Here's the AVRO schema:

{
    "type": "record",
    "name": "events",
    "fields": [
        { "name": "id",                 "type": ["null", "string"], "default": null },
        .....
        { "name": "field_map",          "type": ["null", { "type": "map", "values": ["null", "string"] }], "default": null },
        { "name": "field_array",        "type": ["null", { "type": "array", "items": "string" }], "default": null },
        { "name": "field_array_of_map", "type": ["null", { "type": "array", "items": { "type": "map", "values": ["null", "string"] }}], "default": null }
    ]
}

The events Hive table (ORC format) is created as:

CREATE TABLE `events`(
  `id`                  string,
  ......
  `field_map`           map<string,string>,
  `field_array`         array<string>,
  `field_array_of_map`  array<map<string,string>>
)
CLUSTERED BY(id) INTO 9 BUCKETS
STORED AS ORC
TBLPROPERTIES ('transactional'='true');

The fields with array<string>, map<string, string>, array<map<string, string>> types, they are saved wrongly in Hive table.

When SELECT query is issued in Beeline, they show:

field_map               {"org.apache.spark.sql.catalyst.expressions.UnsafeMapData@101c5674":null}
field_array             ["org.apache.spark.sql.catalyst.expressions.UnsafeArrayData@6b5730c2"]
field_array_of_map      [{"org.apache.spark.sql.catalyst.expressions.UnsafeArrayData@ca82f1a4":null}]

From https://github.com/hortonworks-spark/spark-llap, it mentions Array type is supported, although Map isn't. Any idea how to save Array correctly?
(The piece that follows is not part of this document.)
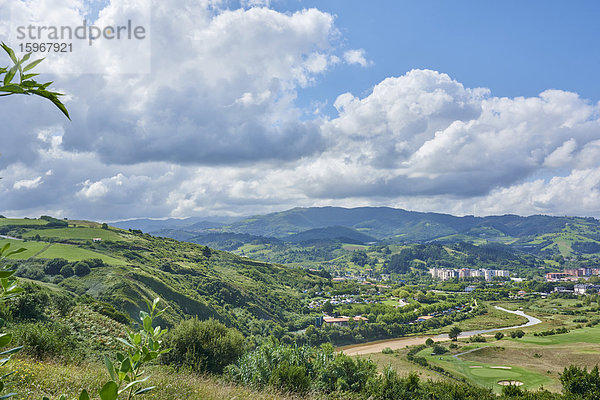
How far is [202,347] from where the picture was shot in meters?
14.4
Any workaround for Map type?

1
what is the version of hive that you are using? - lev
@lev HIve version used is 3.1.2 - Shuwn Yuan Tee
can you include the avro schema? @ShuwnYuanTee - hlagos
@hlagos Edited my question to include my AVRO schema, thanks. - Shuwn Yuan Tee

1 Answers

0
votes

Changes found on the HWC github repository pull request worked for me in Structured Streaming.

What i did:

  1. Cloned @massoudm branch
  2. In the project root directory I ran sbt assembly
  3. I used the new created hwc jar
  4. My code:
data
      .writeStream
      .queryName(config("stream.name") + "_query")
      .options(hiveConfig)
      .option("writer", "json")
      .format(HiveWarehouseSession.STREAM_TO_STREAM)
      .outputMode("append")
      .start()
  1. Most important are:
.option("writer", "json")
.format(HiveWarehouseSession.STREAM_TO_STREAM)

This is the link to the pull request.